TEXTE FOURNI:

>>>>

Cet article est issu du numéro de Pays consacré à Mayotte.

Le lagon, victime de la pollution

La mangrove et le lagon de Mayotte souffrent d’une gestion cala­mi­teuse des déchets, entre mau­vaises pra­tiques des professionnel·les, laxisme des auto­ri­tés et expan­sion des bidon­villes sur les hauteurs de l’île. L’action de quelques asso­cia­tions pour limiter la casse semble bien insuf­fi­sante face à ce qui devient un enjeu de survie pour le territoire.

Yohann Deleu & Pierre Terraz
Houmadi Daoud, agri­cul­teur, sort un réfri­gé­ra­teur d’un ruisseau en contre­bas de Majicavo Lamir. Non pas pour le mettre à la poubelle, mais pour s’en servir comme sta­bi­li­sa­teur de sol dans sa bananeraie.

À bout de bras, sans matériel de pro­tec­tion, Houmadi Daoud sort un réfri­gé­ra­teur du lit d’un ruisseau. Derrière lui, un vaste tas de détritus qu’il a glanés ici, à quelques mètres de la mangrove de Majicavo Lamir, un quartier de Koungou, au nord-est de Grande‑Terre. Mais si cet agri­cul­teur sue à grosses gouttes pour col­lec­ter les ordures qui polluent cet espace en théorie protégé par la loi Littoral, ce n’est pas pour des motifs envi­ron­ne­men­taux. «Au lieu de les ramasser, je les recouvre, ça tient bien la terre et ça retient l’humidité pour la banane », sourit le culti­va­teur, fier de montrer les bana­niers qu’il a plantés sur un sol sta­bi­li­sé à l’aide de tonnes de déchets mois­son­nés dans cette zone trans­for­mée en décharge. Soucieux de ren­ta­bi­li­ser sa parcelle, il y a même installé une route en béton sur pilotis qui va de la natio­nale jusqu’à la plage, pour accéder à son terrain en voiture. « Je fais tout pour avoir une bonne activité. Comme les autres, j’ai beaucoup de projets, insiste-t-il. Pour l’instant, c’est la banane, et après, Inch’Allah ! »

<<<<

DONNÉES FOURNIES:
>>>>

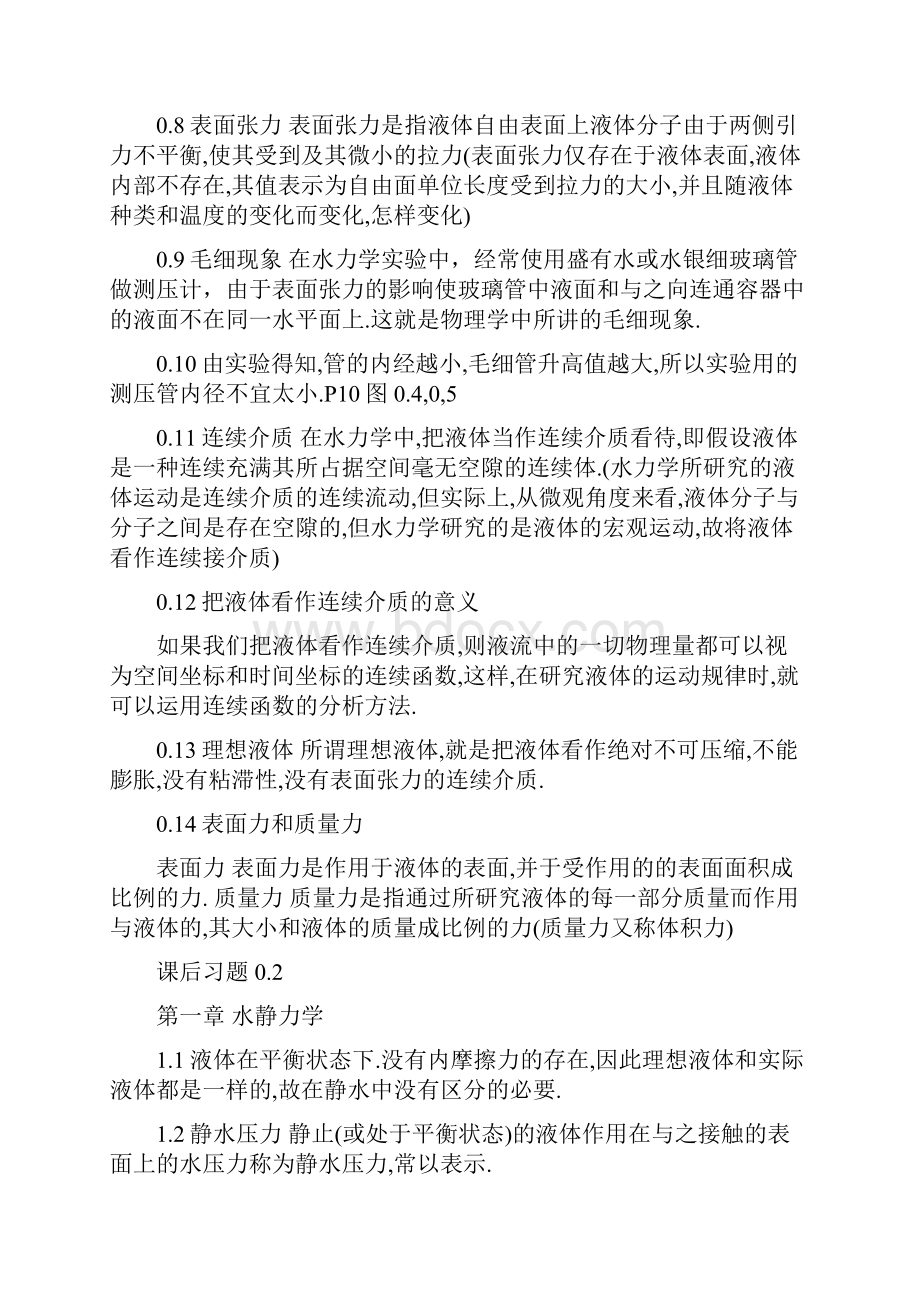 水力学复习资料重点讲义资料.docx_第2页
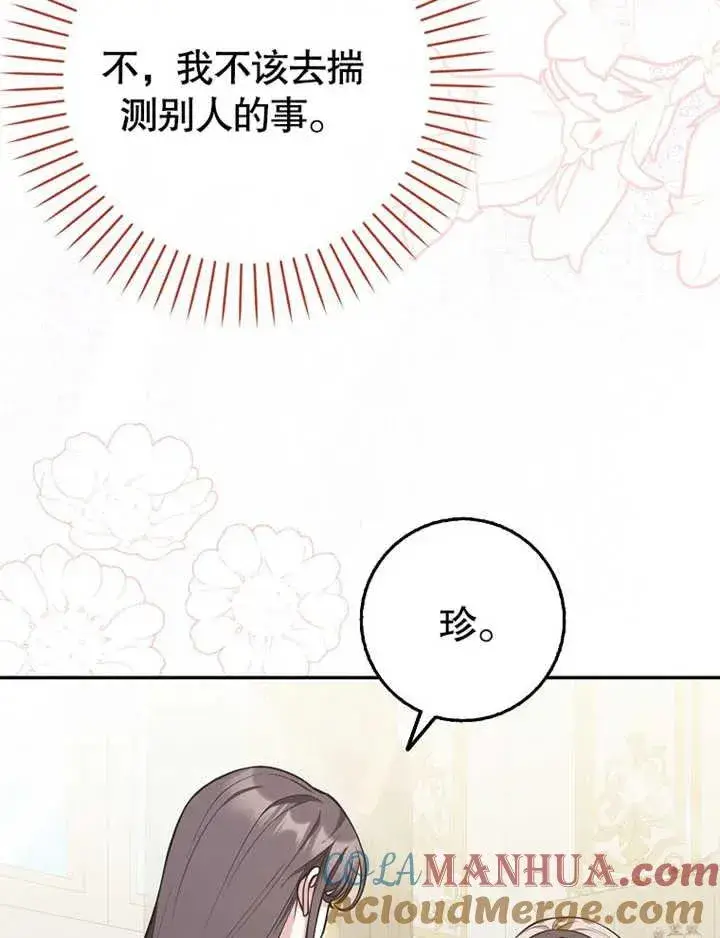 漫画《朋友之间不应该这样》第19话第45张图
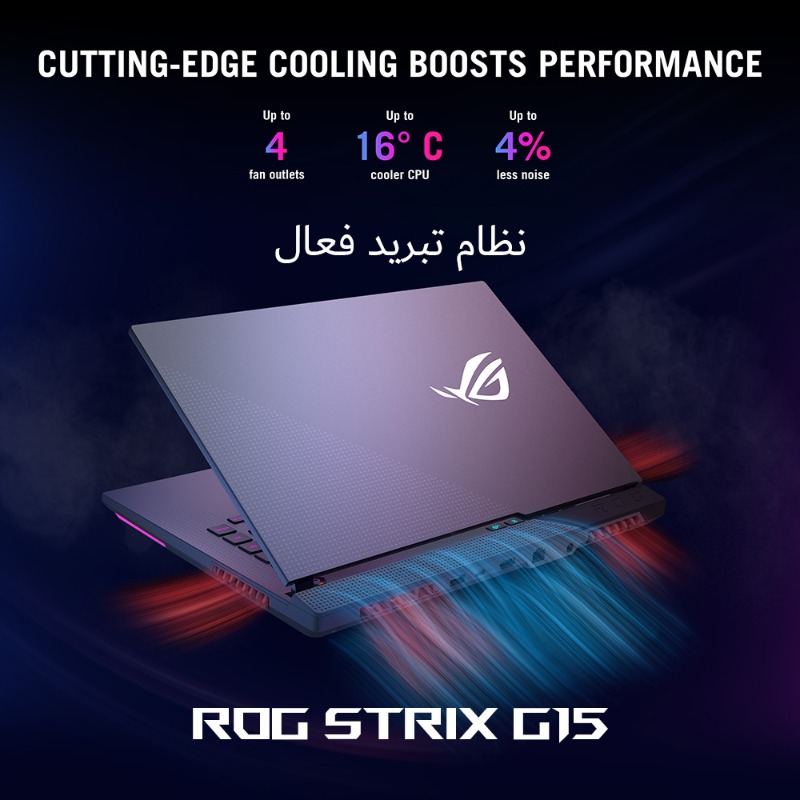 ASUS_Saudia's tweet photo. دع اللابتوب الجديد ROG Strix G15 يطلق قوته النارية للفوز
احصل عليه الآن: https://t.co/bEba581qMO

<<<<

CONSIGNE 1: Dans le texte sur le lagon de Mayotte, recopiez le passage allant de « Cet article est » jusqu'à « dans sa bananeraie. » en substituant « zone humide » à « mangrove ».
CONSIGNE 2:
Répondez à ces questions d'après le texte sur le lagon de Mayotte :
(a) De quelle localité Majicavo Lamir est-il un quartier ?
(b) Quelle loi protège en théorie l'espace où l'agriculteur ramasse les ordures ?
(c) À quoi Houmadi Daoud compte-t-il faire servir le réfrigérateur qu'il sort du ruisseau ?

RÉPONSE 1:
Cet article est issu du numéro de Pays consacré à Mayotte.

Le lagon, victime de la pollution

La zone humide et le lagon de Mayotte souffrent d’une gestion cala­mi­teuse des déchets, entre mau­vaises pra­tiques des professionnel·les, laxisme des auto­ri­tés et expan­sion des bidon­villes sur les hauteurs de l’île. L’action de quelques asso­cia­tions pour limiter la casse semble bien insuf­fi­sante face à ce qui devient un enjeu de survie pour le territoire.

Yohann Deleu & Pierre Terraz
Houmadi Daoud, agri­cul­teur, sort un réfri­gé­ra­teur d’un ruisseau en contre­bas de Majicavo Lamir. Non pas pour le mettre à la poubelle, mais pour s’en servir comme sta­bi­li­sa­teur de sol dans sa bananeraie.

RÉPONSE 2:
(a) De Koungou.
(b) La loi Littoral.
(c) À stabiliser le sol de sa bananeraie.